Stretching: HistogramTransformation was applied to the RGB image to make a pleasing, bright image.
Creation and cleanup of SynthL: The three channel masters were integrated (average, noise weighted, no rejection) using ImageIntegration to create the SynthL.
Linear Noise Reduction: MultiscaleLinearTransform was used to reduce noise in the background areas of the HaRGB file. Layer settings for threshold and strength: Layer 1: 4.0 0.92 Layer 2: 3.0, 0.80 Layer 3: 2., 0.7 Layer 4: 1.0, 0.45 Layer 5: 0.5, 0.2.
Stretching: HistogramTransformation was applied to the SynthL to make a pleasing, bright image.

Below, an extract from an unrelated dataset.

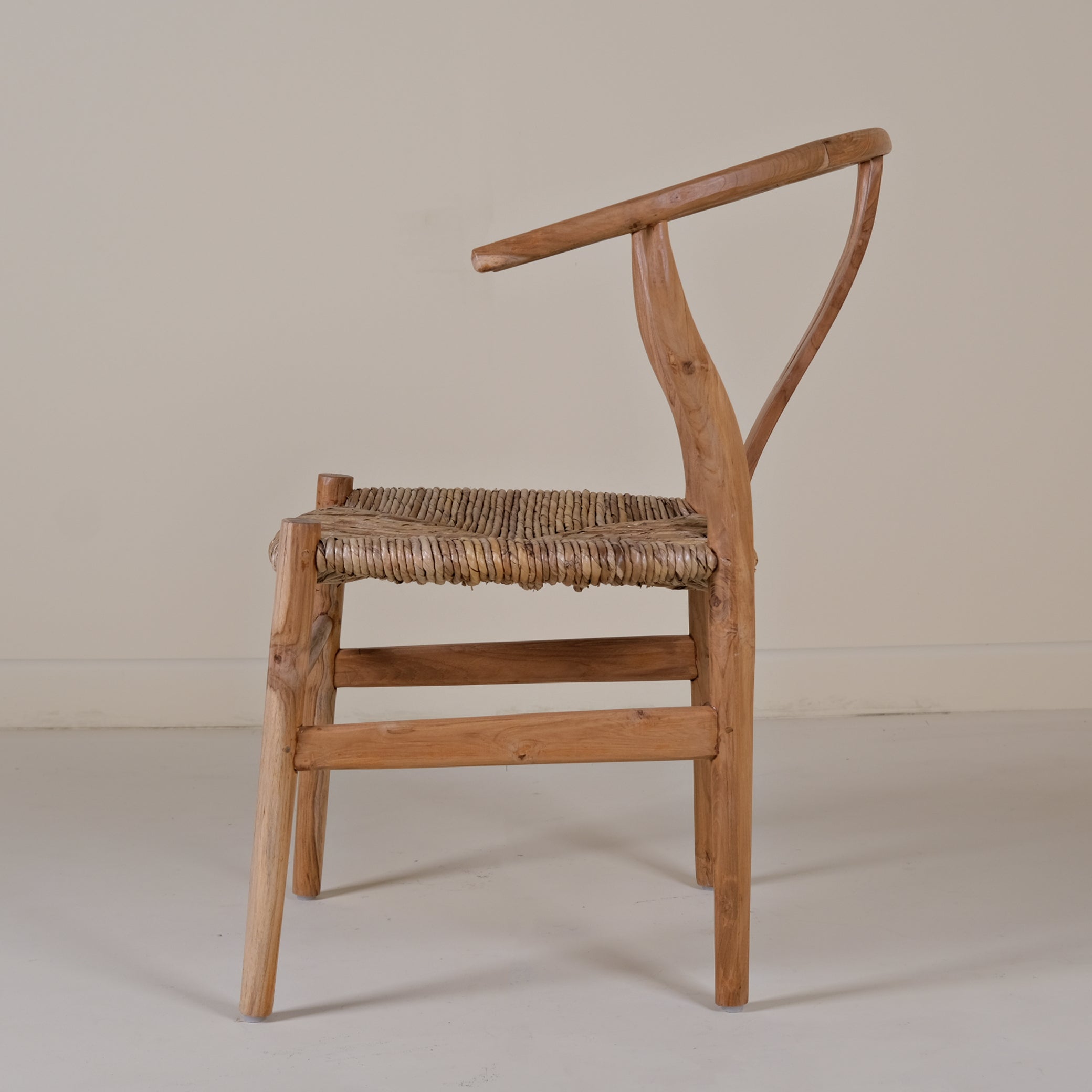 WISHBONE BANANA FIBER CHAIR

Noise Reduction and Re-Stretch: TGVDenoise was applied in Lab mode with 300 iterations with a range mask applied to protect stars. This was followed by an application of HistogramTransformation to raise the black point (but with no clipping).
Combining SynthL with RGB
The processed SynthL was applied to the RGB image using LRGBCombine.
Background and star brightness, contrast and saturation were adjusted in several iterations using Curves with masks as required.
Image scale is about 3.2 arcsec per pixel for this camera/telescope combination.